The only thing that stopped the Venice press conference for Thursday competition player “Killer Joe” from turning into a William Friedkin standup somedy show was that the vet director was sitting down.

Set in Texas, and produced by Voltage Pics and Ana Media Prod., “Joe” has Matthew McConaughey playing an upright Dallas detective with a side business as a hitman.

He’s hired by a feckless drug dealer Chris (Emile Hirsh) to kill his mother for her $50,000 insurance policy, which will be inherited by his sister (Juno Temple). Dad (Thomas Haden Church) — a non-stop beer-drinking couch potato — wants in and, since neither father nor son has a dime, he offers his daughter’s virginity to the killer for deferring the fee.

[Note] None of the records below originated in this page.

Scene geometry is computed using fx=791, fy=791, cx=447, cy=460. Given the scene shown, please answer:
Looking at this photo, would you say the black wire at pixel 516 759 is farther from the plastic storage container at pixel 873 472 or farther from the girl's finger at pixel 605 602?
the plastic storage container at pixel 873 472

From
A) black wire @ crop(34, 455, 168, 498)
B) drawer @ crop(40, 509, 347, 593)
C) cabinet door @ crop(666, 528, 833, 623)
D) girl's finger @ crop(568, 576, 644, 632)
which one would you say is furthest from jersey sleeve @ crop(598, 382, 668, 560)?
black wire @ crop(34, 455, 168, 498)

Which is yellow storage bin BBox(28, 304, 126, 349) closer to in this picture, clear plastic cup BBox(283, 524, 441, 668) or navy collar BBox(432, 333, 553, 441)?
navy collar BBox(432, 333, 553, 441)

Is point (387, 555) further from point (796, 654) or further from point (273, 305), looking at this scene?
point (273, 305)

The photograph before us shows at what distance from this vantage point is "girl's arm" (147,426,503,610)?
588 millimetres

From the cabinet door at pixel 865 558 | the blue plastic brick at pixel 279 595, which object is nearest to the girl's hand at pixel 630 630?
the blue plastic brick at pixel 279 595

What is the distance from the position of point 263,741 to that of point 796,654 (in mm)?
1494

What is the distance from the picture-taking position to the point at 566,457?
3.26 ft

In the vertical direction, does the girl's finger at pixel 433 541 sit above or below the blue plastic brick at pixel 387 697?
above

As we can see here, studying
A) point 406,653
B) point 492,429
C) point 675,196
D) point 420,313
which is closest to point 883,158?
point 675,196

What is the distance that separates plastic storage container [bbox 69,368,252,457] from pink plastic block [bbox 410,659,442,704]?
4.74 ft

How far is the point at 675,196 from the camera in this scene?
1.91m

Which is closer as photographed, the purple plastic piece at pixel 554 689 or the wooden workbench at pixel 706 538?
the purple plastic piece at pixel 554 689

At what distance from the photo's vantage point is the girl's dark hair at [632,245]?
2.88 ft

But the cop and daughter fall in love.

It’s a white-trash black comedy, propelled by an increasingly convulted plot.

But what’s it really about, an Italian journo asked the helmer of such landmark ’70s pics as “The French Connection” and “The Exorcist,” who has more recently turned to directing opera and television.

“To me this is a twisted love story, like Cinderella,” Friedkin began. “Cinderella was always looking for Prince Charming. This story she finds Prince Charming. But he happens to be a hired killer!

“All women are looking in some ways for a Prince and Princess Charming and often get a hired killer. This is true. I’ve been married four times!,” he said to laughter and applause.

“It’s not something I’m proud of. I was looking for Cinderella and instead I’ve found hired killers,” he quipped, referring to the plot of “Killer Joe.”

Friedkin made an exception for his second wife, Jeanne Moreau, “a wonderful woman and actress. What the hell she was doing with me I have no idea.” Of his current wife, Sherry Lansing, Friedkin added: “I finally found my Cinderella. I got it right this time.”

Pulitzer Prize-winning playwright Tracy Letts, who adapted “Joe” from his own 1998 screenplay, said if one thing defined Friedkin’s work it’s “obsession.”

Voltage Pictures’ Nicolas Chartier, producer of “The Hurt Locker,” told Variety “Killer Joe” had not been seen by distributors, even in footage, before its Lido world premiere.

All major territories, including the U.S., are available. “Killer Joe” has its North American premiere Sunday at the Toronto Festival.

Friedkin said his next gig is directing the opera “The Makropoulos Case” in Florence in October. It will be conducted by Zubin Mehta.